Studie der Bertelsmann-Stiftung: Ungarn mit Rumänien. Bulgarien und Griechenland Schlusslicht bei sozialer Gerechtigkeit in Europa

Laut einer Studie der deutschen Bertelsmann-Stiftung nimmt die soziale Spaltung in der EU weiter zu. Während die Krisenfolgen in Nordeuropa, vor allem in Norwegen, Schweden, Dänemark und den Niederlanden vergleichsweise gerecht abgefedert werden konnten, hat sich die Lage der Menschen in den süd- und osteuropäischen Krisenländern weiter verschärft. Dabei leiden Kinder und Jugendliche stärker unter den Auswirkungen sozialer Ungerechtigkeiten als Alte.

DATENABSCHNITT.
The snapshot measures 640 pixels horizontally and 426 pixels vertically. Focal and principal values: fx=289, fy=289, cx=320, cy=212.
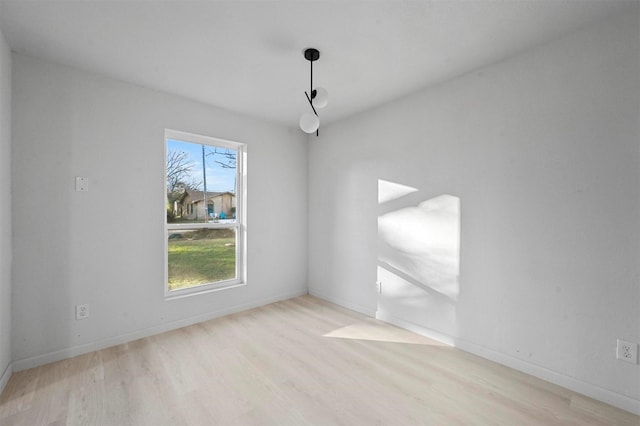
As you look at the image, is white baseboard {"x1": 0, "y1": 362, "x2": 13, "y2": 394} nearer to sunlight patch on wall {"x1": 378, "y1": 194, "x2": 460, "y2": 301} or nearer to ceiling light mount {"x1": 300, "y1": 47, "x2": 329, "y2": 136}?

AUFGABEN.
1 > Entscheide, ob die Aussagen (a) bis (c) mit dem Artikel übereinstimmen. Antworte jeweils mit Ja oder Nein und zitiere die entscheidenden Worte des Artikels wörtlich.
(a) Die Studie stammt von der deutschen Bertelsmann-Stiftung.
(b) Alte leiden stärker unter den Auswirkungen sozialer Ungerechtigkeiten als Kinder und Jugendliche.
(c) In Nordeuropa konnten die Krisenfolgen vergleichsweise gerecht abgefedert werden.
2 > Beantworte die folgenden Fragen zum Artikel kurz und kennzeichne die Antworten ebenfalls mit (a) bis (c).
(a) Was nimmt laut der Studie in der EU weiter zu?
(b) Welche vier Länder werden für Nordeuropa ausdrücklich genannt?
(c) Wo hat sich die Lage der Menschen weiter verschärft?
3 > Gib aus dem Artikel alles von „Studie der Bertelsmann-Stiftung: Ungarn“ bis hinunter zu „Ungerechtigkeiten als Alte.“ erneut wieder und tausche dabei „Norwegen“ gegen „Finnland“ aus.

DIE ANTWORTEN.
1 >
(a) Ja: „Laut einer Studie der deutschen Bertelsmann-Stiftung“
(b) Nein: „Dabei leiden Kinder und Jugendliche stärker unter den Auswirkungen sozialer Ungerechtigkeiten als Alte.“
(c) Ja: „Während die Krisenfolgen in Nordeuropa, vor allem in Norwegen, Schweden, Dänemark und den Niederlanden vergleichsweise gerecht abgefedert werden konnten“

2 >
(a) Die soziale Spaltung.
(b) Norwegen, Schweden, Dänemark und die Niederlande.
(c) In den süd- und osteuropäischen Krisenländern.

3 >
Studie der Bertelsmann-Stiftung: Ungarn mit Rumänien. Bulgarien und Griechenland Schlusslicht bei sozialer Gerechtigkeit in Europa

Laut einer Studie der deutschen Bertelsmann-Stiftung nimmt die soziale Spaltung in der EU weiter zu. Während die Krisenfolgen in Nordeuropa, vor allem in Finnland, Schweden, Dänemark und den Niederlanden vergleichsweise gerecht abgefedert werden konnten, hat sich die Lage der Menschen in den süd- und osteuropäischen Krisenländern weiter verschärft. Dabei leiden Kinder und Jugendliche stärker unter den Auswirkungen sozialer Ungerechtigkeiten als Alte.